The researchers used this approach to identify significant differences in baseline levels of serum metabolites between alcohol-dependent subjects who remained abstinent (responders) and those who relapsed (non-responders) during 12 weeks of acamprosate treatment in community-based treatment programs. Study subjects were determined to be abstinent from alcohol for at least 5 days and no more than 6 months prior to the study entry and to have no active signs of severe alcohol withdrawal.
“Notably, baseline serum glutamate levels were significantly higher in responders compared with non-responders,” the authors noted. “…Serum glutamate levels of responders are normalized after acamprosate treatment, whereas there was no significant glutamate change in non-responders. Subsequent functional studies in animal models revealed that, in the absence of alcohol, acamprosate activates glutamine synthetase, which synthesizes glutamine from glutamate and ammonia. These results suggest that acamprosate reduces serum glutamate levels for those who have elevated baseline serum glutamate levels among responders.”

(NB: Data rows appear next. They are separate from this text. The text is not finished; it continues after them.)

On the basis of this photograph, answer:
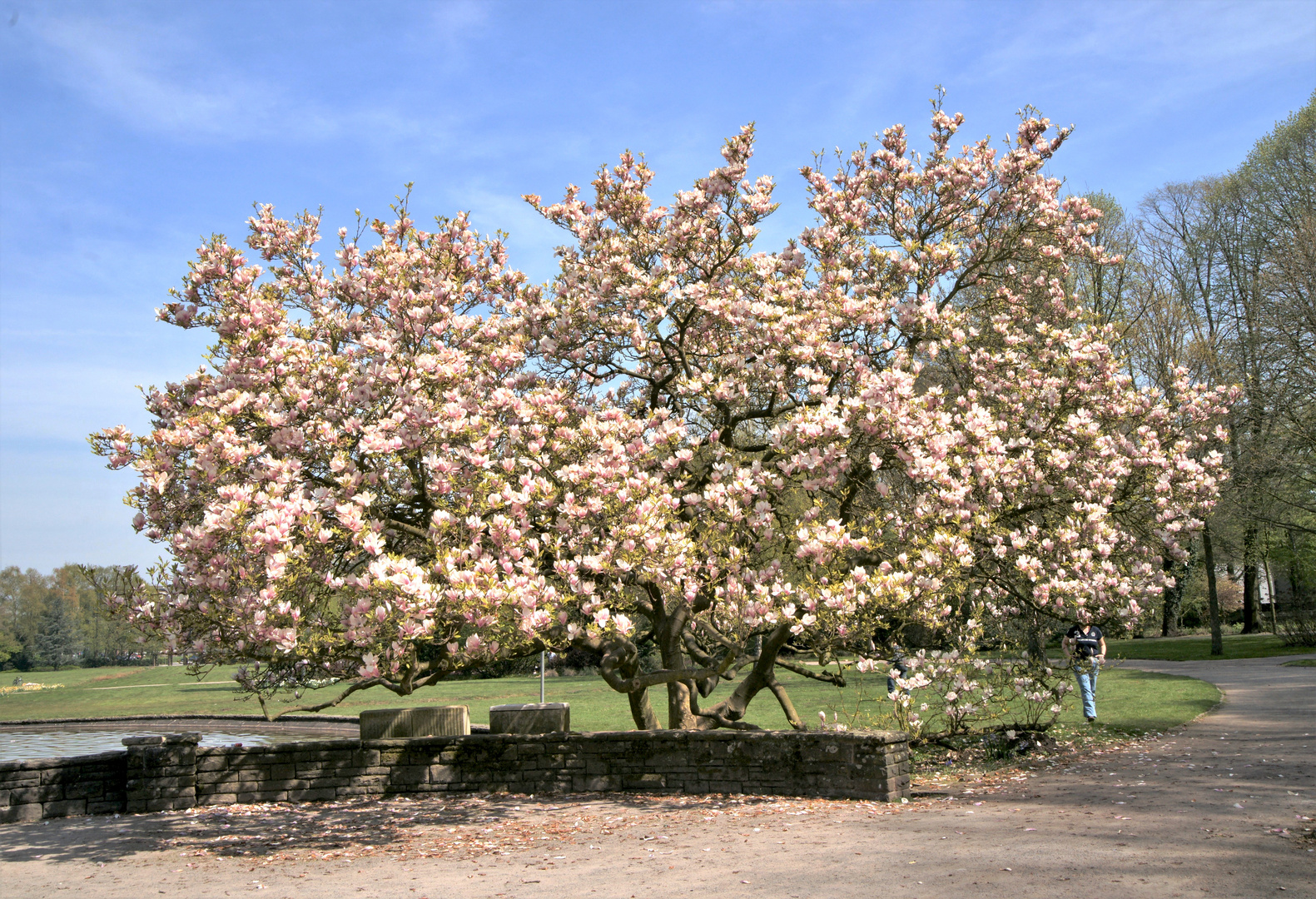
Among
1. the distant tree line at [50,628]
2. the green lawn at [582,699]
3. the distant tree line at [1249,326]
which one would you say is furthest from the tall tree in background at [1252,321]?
the distant tree line at [50,628]

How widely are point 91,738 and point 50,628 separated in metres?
55.5

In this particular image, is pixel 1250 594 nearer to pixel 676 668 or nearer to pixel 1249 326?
pixel 1249 326

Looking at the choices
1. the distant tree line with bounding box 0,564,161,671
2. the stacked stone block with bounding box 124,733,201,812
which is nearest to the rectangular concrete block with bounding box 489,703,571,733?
the stacked stone block with bounding box 124,733,201,812

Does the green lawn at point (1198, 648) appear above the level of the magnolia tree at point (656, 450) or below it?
below

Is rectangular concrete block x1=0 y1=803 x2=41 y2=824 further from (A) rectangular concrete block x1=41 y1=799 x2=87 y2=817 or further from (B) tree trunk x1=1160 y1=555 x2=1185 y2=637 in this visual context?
(B) tree trunk x1=1160 y1=555 x2=1185 y2=637

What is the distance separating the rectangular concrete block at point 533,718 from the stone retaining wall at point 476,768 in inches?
9.6

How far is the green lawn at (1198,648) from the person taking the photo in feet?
90.3

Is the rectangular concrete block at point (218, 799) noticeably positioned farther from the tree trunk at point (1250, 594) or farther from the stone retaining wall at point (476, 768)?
the tree trunk at point (1250, 594)

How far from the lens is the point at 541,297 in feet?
36.0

The results suggest that elevated baseline serum glutamate levels are a potential biomarker associated with positive acamprosate response. The researchers cautioned that prospective studies using glutamate and/or ammonia levels for selection of potential responders to acamprosate are needed to further validate the finding.
The study was limited to the investigation of metabolic signatures in serum, where the majority of metabolites are metabolized by liver enzymes. “Although useful as potential biomarkers of treatment response, it is not known at this point if similar metabolic signatures reflect the effects of acamprosate in the brain,” the authors noted. “However, evidence indicates similarities in the relationship between glutamate and glutamine levels in blood and the brain through efflux of glutamate.”
Additional limitations of the study include that it focused on identifying biomarkers associated with abstinence in acamprosate-treated alcoholics and did not include a placebo control group, or complete follow-up of all patients in the treatment group. Also, the researchers were unable to completely control for other possible confounding factors that could impact levels of amino acids and their derivatives, including use of other medications and factors such as diet.